→ Problem to solve:
Show each of the lines below that contains the word "which", copied in full.

→ Data provided:
◆ ◆ ◆ ◆ ◆

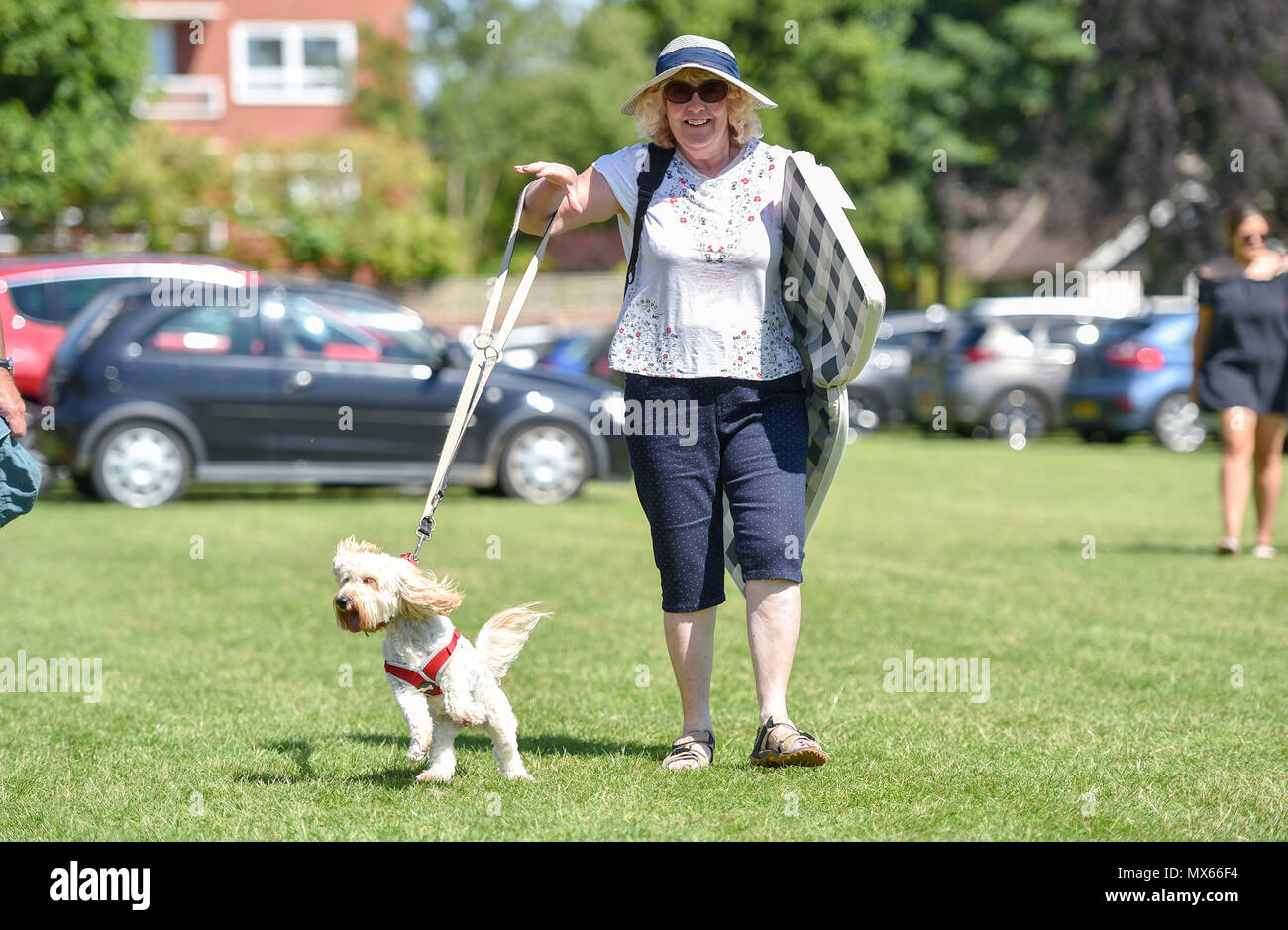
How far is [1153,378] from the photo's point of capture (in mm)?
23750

◆ ◆ ◆ ◆ ◆

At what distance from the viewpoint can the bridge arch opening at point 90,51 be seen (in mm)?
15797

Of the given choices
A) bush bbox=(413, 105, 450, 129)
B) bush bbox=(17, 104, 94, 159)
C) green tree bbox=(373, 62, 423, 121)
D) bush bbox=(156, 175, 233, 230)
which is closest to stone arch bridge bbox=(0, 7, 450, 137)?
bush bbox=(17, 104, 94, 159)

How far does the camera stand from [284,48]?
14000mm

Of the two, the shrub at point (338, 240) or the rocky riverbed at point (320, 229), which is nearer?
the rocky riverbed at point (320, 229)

◆ ◆ ◆ ◆ ◆

→ Written solution:
which is closest to stone arch bridge bbox=(0, 7, 450, 137)?
Of the two, the shrub at point (338, 240) or the rocky riverbed at point (320, 229), which is nearer?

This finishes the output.